Tandis que nous divaguons à travers les immensités célestes, vérifiant la justesse de ce qui est écrit dans le Livre de l’Echelle du Cheikh Al Akbar, en contemplant les visions d’anges de lumière, pleut sur la terrestre géhenne un déluge de feu dans une effroyable confusion de hurlements, de supplications et de lamentations. Les neuf cercles de l’enfer engloutissant le globe, serait-il encore, sous la double logique de la guerre et de l’argent, place pour une parole primordiale ?

Sur une telle vision s’ouvre la pièce de théâtre, que je baptiserai d’un mot grec retenu de mes cours à Louvain. Ce vieux prof qui parlait très à l’aise, très bien sauf que c’était pour les chaises… La chanson de Léo Ferré me remonte aux lèvres, qui passait alors sur le juke-box de l’Œil nu. Ce bar où je t’ai parlé pour la première fois, le soir de ta confuse et maladroite algarade avec Jacques Lacan. Jour pour jour il y a quarante ans !  Tu refusais l’interview d’une réalisatrice de la télé, prétendant apparaître masqué, tes peu structurés propos devant passer en sous-titre sur un air d’opéra. Je me suis interposée pour dire au micro de la journaliste que tu étais moins bien placé pour dénoncer tous les grands maîtres de la parole qu’une fille de Mohammed l’Immigri. Tu te souviens ?  J’en ai profité pour ajouter  qu’au sommet de l’Atlas il souffle une eau de glace où prend feu le soleil. En berbère, on nomme ces choses de mots que nul n’écrit, qu’il suffit de parler. Pour celle qui descendit vers la ville de Marrakech puis traversa la mer sur les traces de son père en Belgique, il s’agissait presque déjà d’une langue morte. C’est l’une des raisons pour lesquelles j’étudierais à l’université le grec et le latin.
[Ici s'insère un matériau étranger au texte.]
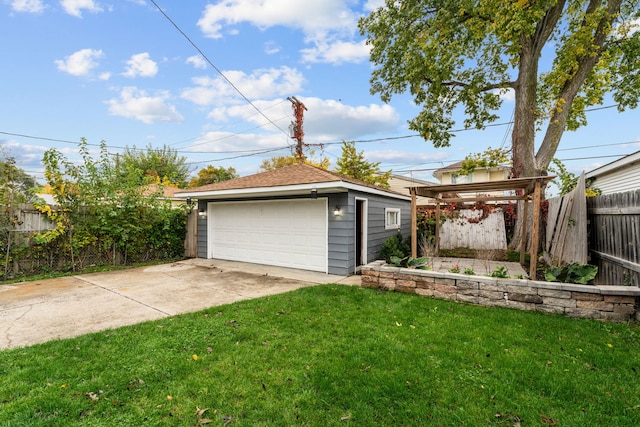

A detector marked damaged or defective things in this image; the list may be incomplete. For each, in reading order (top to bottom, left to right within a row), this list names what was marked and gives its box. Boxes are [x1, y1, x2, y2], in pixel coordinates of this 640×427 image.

Je retiendrais à jamais du vieux prof le mot grec Allhloucia, dont il nous avait expliqué qu’il était à l’origine du liturgique Alléluia, par croisement avec l’araméen, dans cet espace phénicien qui vit se rencontrer les cultures  helléniques et sémites, Athènes et Jérusalem...
Dans un monde admettant pour seules révélations prophétiques les sondages d’opinion, pour seules réflexions philosophiques les analyses de marché, pour seules visions poétiques les slogans et spots publicitaires ; où toute foi s’identifie aux crédos des créances et du crédit comme toute raison aux algorithmes de la finance ; où science et religion fusionnent dans le culte magique des chiffres budgétaires, des tarifs monétaires et des marges bénéficiaires – où serait encore une place pour les voix primordiales ? S’il fallait crétiniser les populations pour qu’elles ne s’aperçoivent pas du hold-up subi depuis quarante ans, l’aliénation généralisée commandait une régression telle des arts et de la littérature qu’il ne demeure plus de cerveau disponible pour entendre encore le chant d’une sirène !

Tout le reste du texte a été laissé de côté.